Logistic regression, also known as nominal regression, is a statistical technique for classifying records based on values of input fields. It is analogous to linear regression but takes a categorical target field instead of a numeric one. Both binomial models (for targets with two discrete categories) and multinomial models (for targets with more than two categories) are supported.
Logistic regression works by building a set of equations that relate the input field values to the probabilities associated with each of the output field categories. After the model is generated, you can use it to estimate probabilities for new data. For each record, a probability of membership is computed for each possible output category. The target category with the highest probability is assigned as the predicted output value for that record.
Binomial example. A telecommunications provider is concerned about the number of customers it is losing to competitors. Using service usage data, you can create a binomial model to predict which customers are liable to transfer to another provider and customize offers so as to retain as many customers as possible. A binomial model is used because the target has two distinct categories (likely to transfer or not).
Multinomial example. A telecommunications provider has segmented its customer base by service usage patterns, categorizing the customers into four groups. Using demographic data to predict group membership, you can create a multinomial model to classify prospective customers into groups and then customize offers for individual customers.

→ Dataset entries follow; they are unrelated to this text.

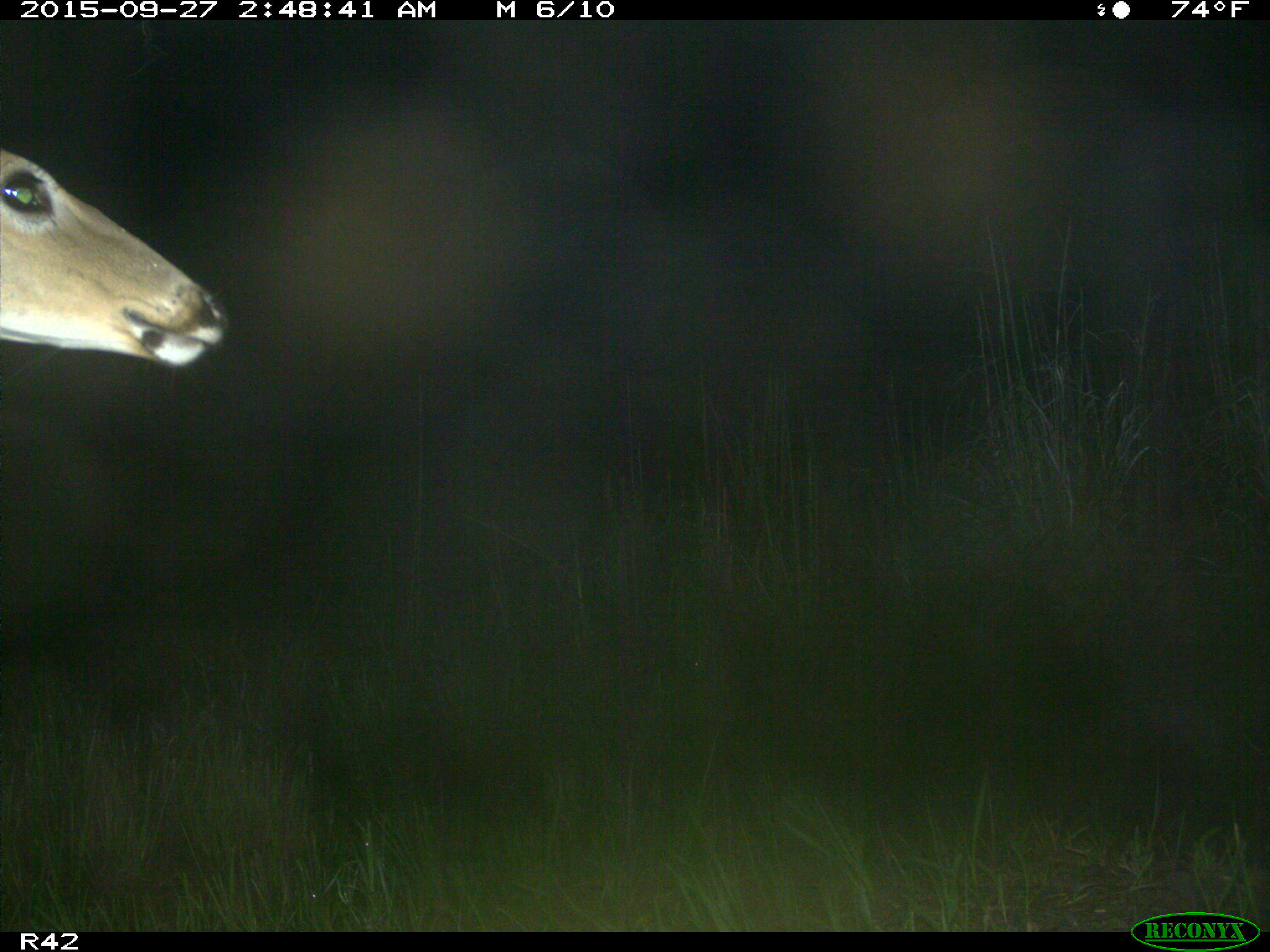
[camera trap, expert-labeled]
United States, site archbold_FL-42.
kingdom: Animalia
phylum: Chordata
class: Mammalia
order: Artiodactyla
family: Cervidae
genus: Odocoileus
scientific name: Odocoileus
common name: deer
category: unidentified deer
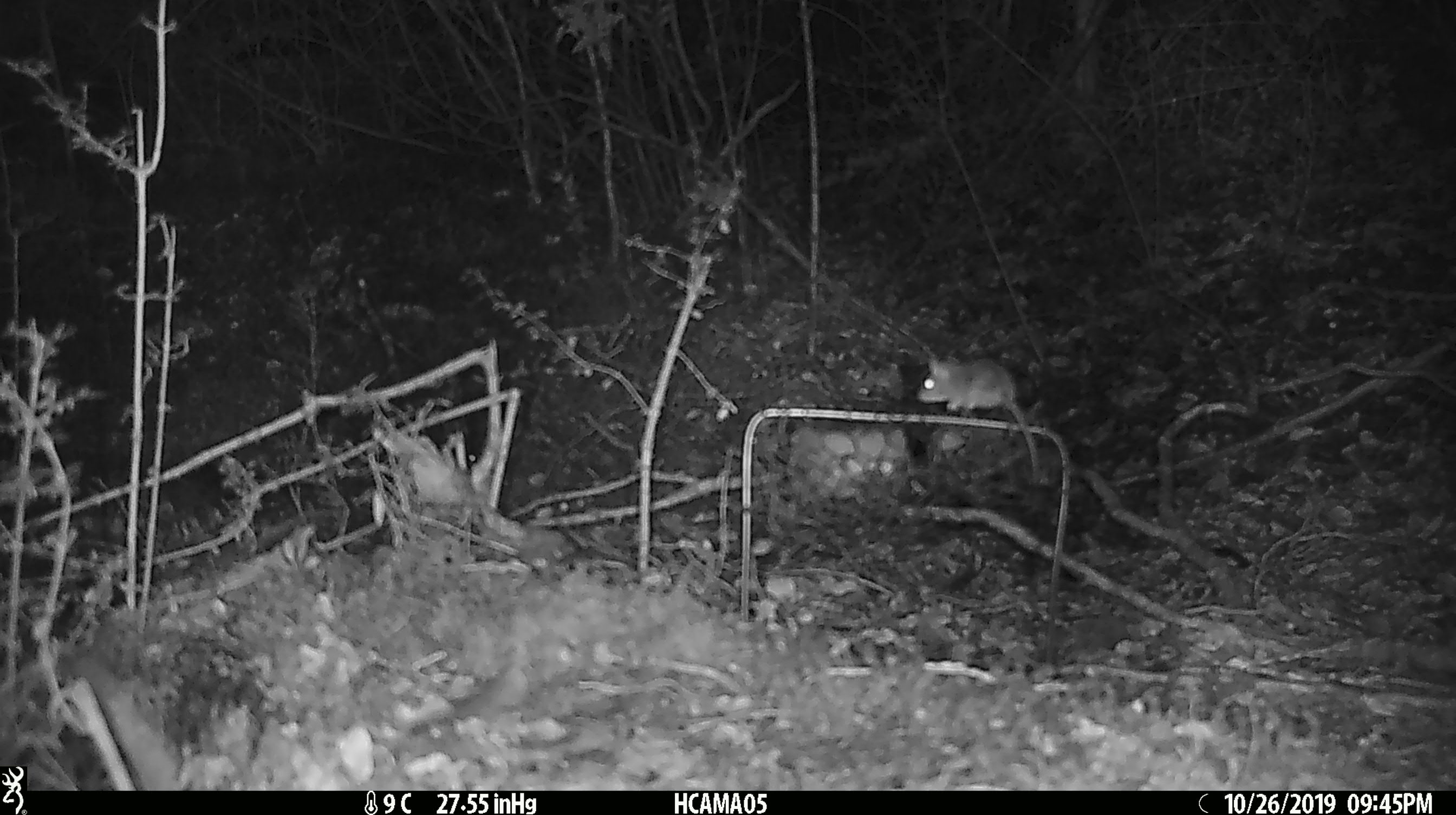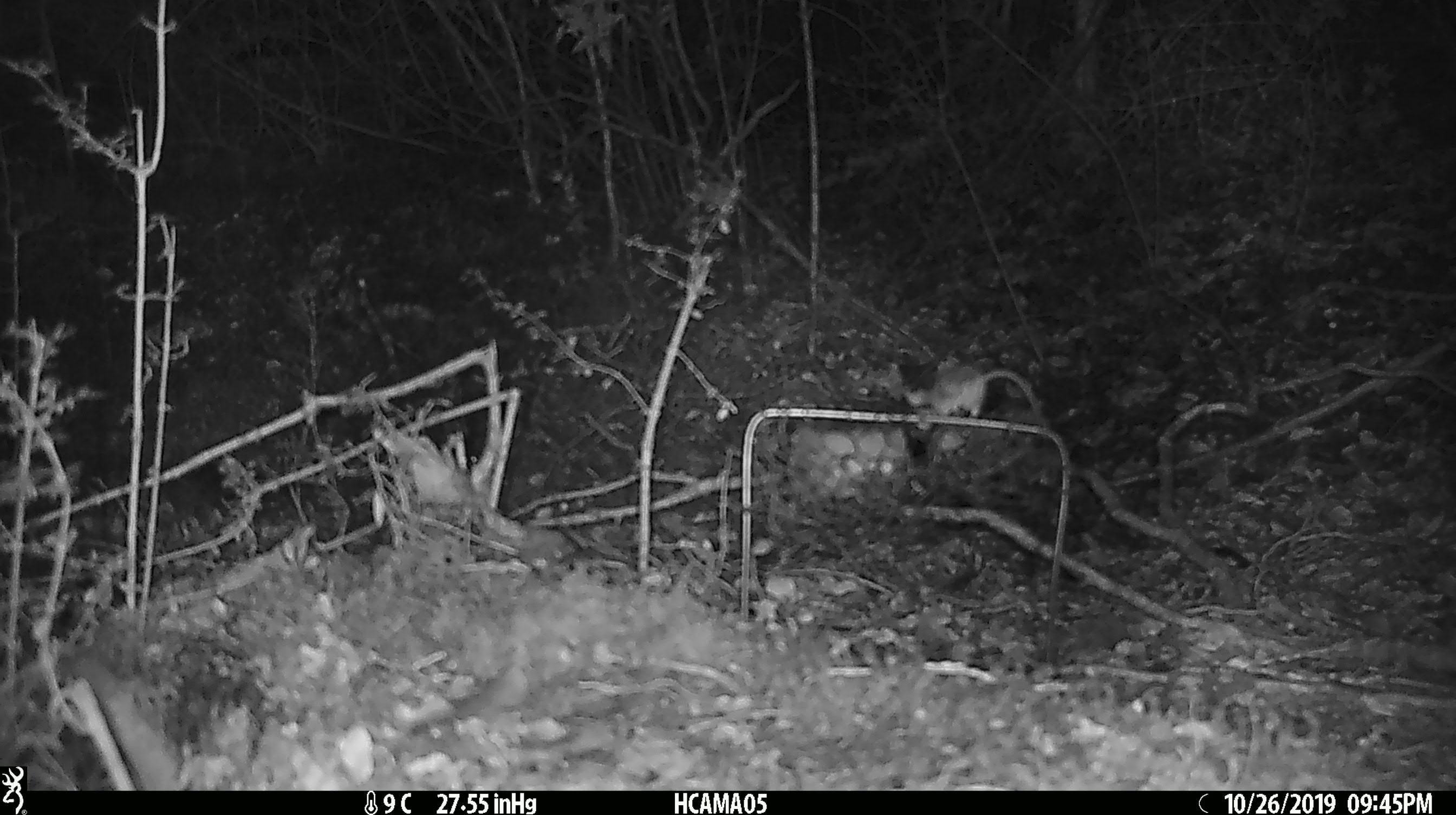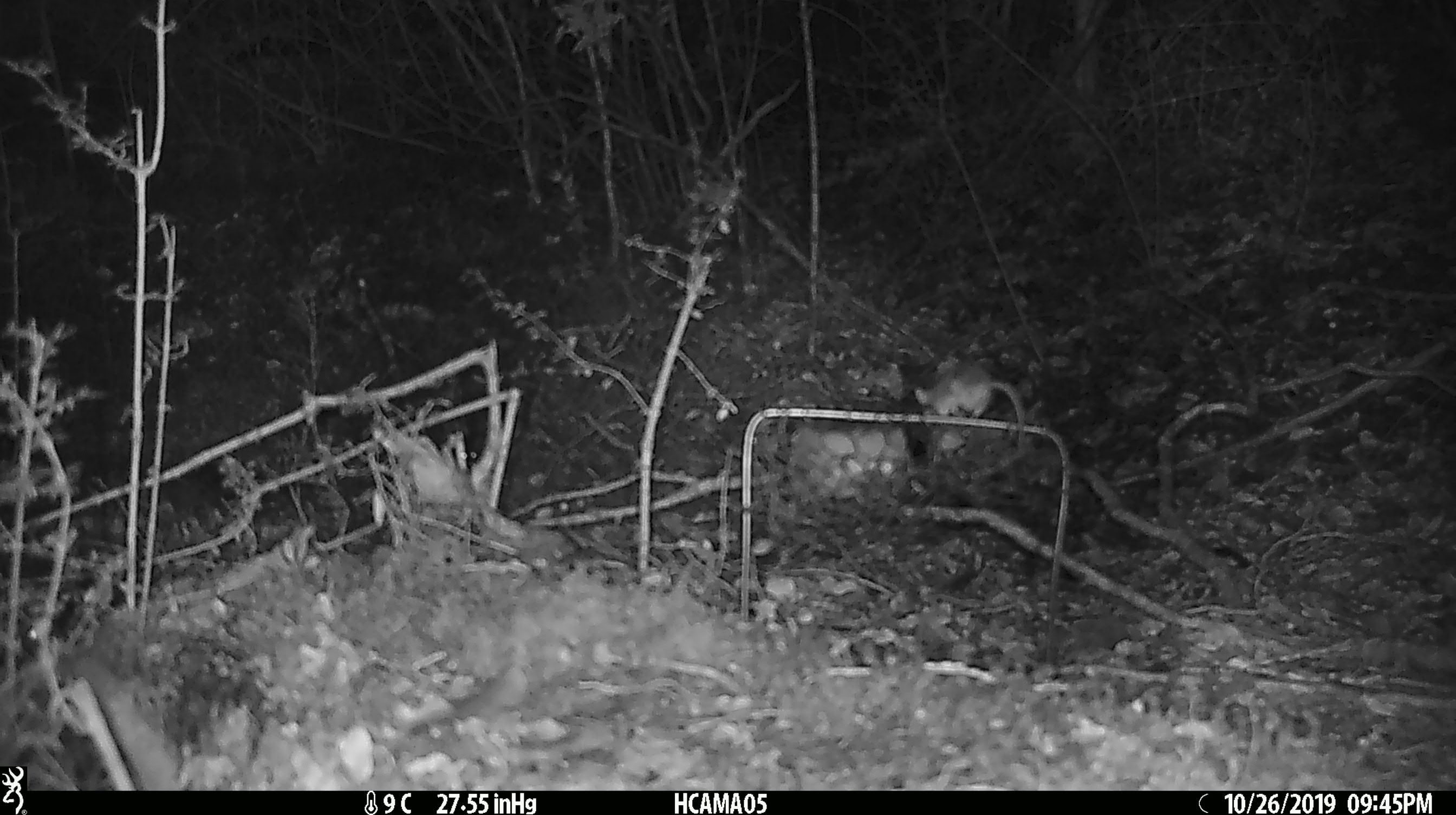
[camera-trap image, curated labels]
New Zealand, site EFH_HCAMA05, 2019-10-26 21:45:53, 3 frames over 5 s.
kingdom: Animalia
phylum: Chordata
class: Mammalia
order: Rodentia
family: Muridae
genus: Mus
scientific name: Mus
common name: mouse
Mouse (Mus).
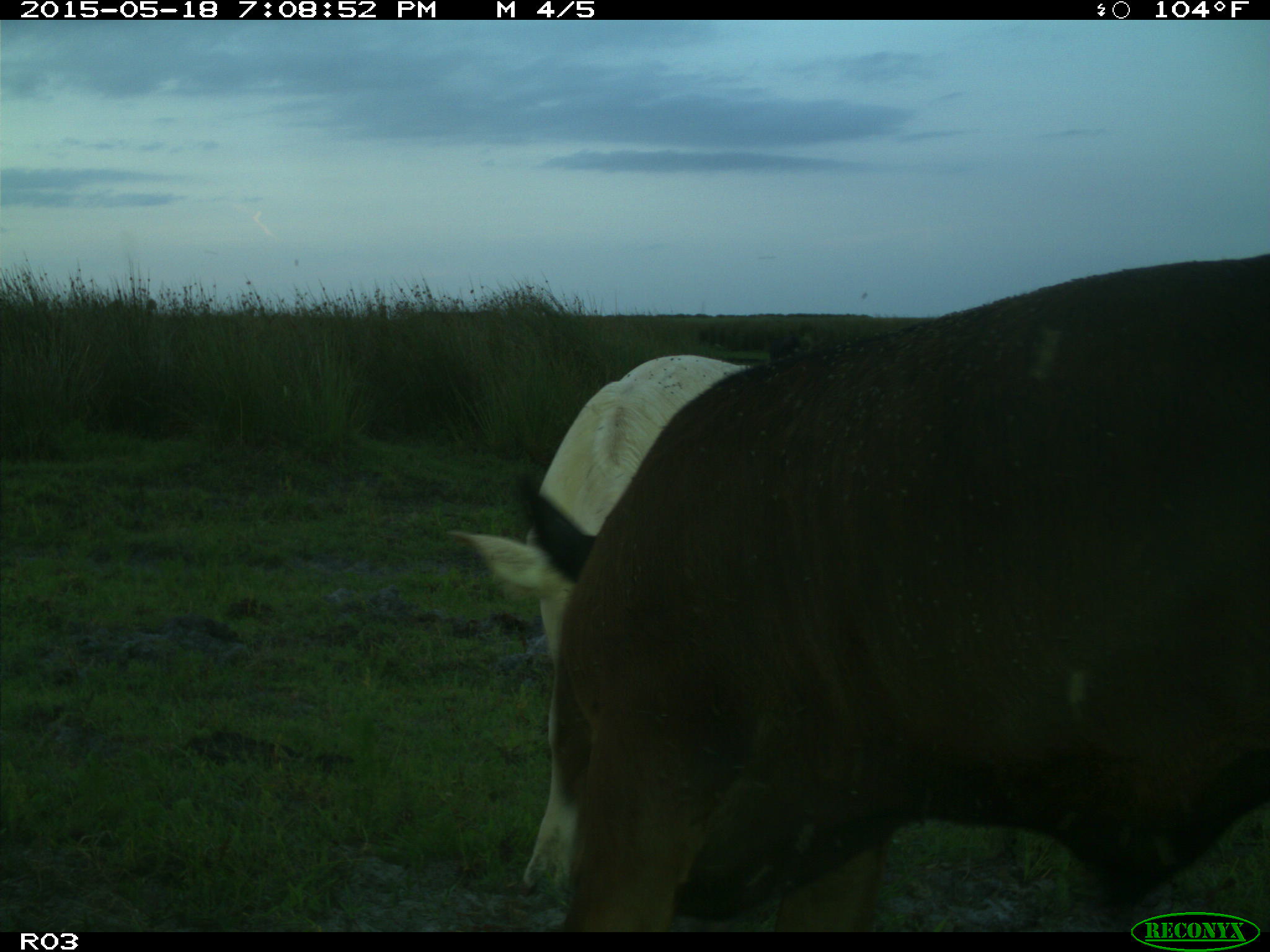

Requirements. One or more input fields and exactly one
categorical target field with two or more categories. For a binomial model the target must have a
measurement level of Flag
. For a multinomial model the target can have a
measurement level of Flag
, or of Nominal
with two or more
categories. Fields set to Both
or None
are ignored. Fields used in
the model must have their types fully instantiated.
Strengths. Logistic regression models are often quite accurate. They can handle symbolic and numeric input fields. They can give predicted probabilities for all target categories so that a second-best guess can easily be identified. Logistic models are most effective when group membership is a truly categorical field; if group membership is based on values of a continuous range field (for example, high IQ versus low IQ), you should consider using linear regression to take advantage of the richer information offered by the full range of values. Logistic models can also perform automatic field selection, although other approaches such as tree models or Feature Selection might do this more quickly on large datasets. Finally, since logistic models are well understood by many analysts and data miners, they may be used by some as a baseline against which other modeling techniques can be compared.
When processing large datasets, you can improve performance noticeably by disabling the likelihood-ratio test, an advanced output option.